Problem to work on:
All of the entries below need repeating exactly, apart from their images.

Exercise materials:

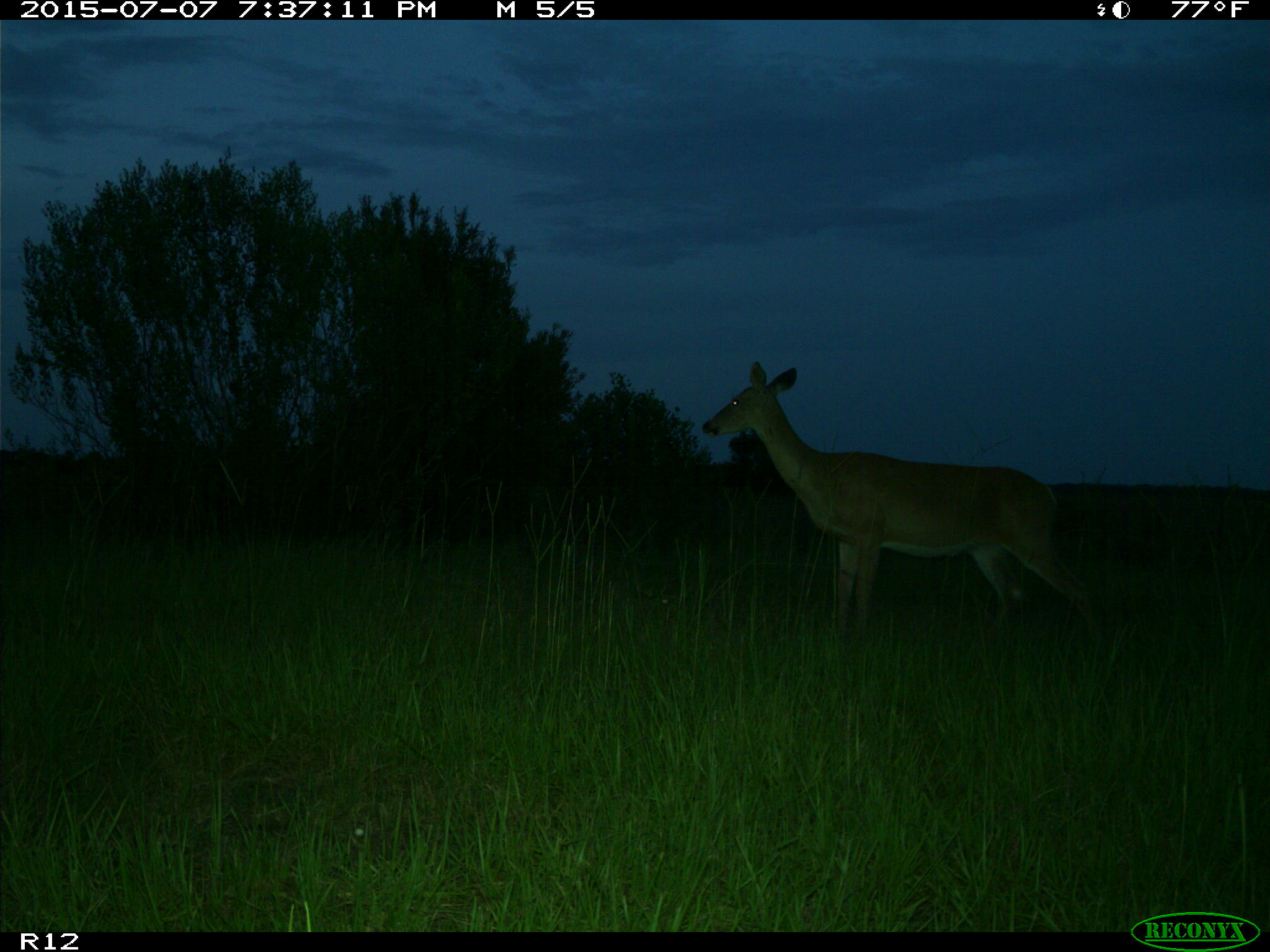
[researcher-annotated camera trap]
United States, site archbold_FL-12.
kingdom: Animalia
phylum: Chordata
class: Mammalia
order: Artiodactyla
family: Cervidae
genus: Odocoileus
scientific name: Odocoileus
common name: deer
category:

Written solution:
[researcher-annotated camera trap]
United States, site archbold_FL-12.
kingdom: Animalia
phylum: Chordata
class: Mammalia
order: Artiodactyla
family: Cervidae
genus: Odocoileus
scientific name: Odocoileus
common name: deer
category:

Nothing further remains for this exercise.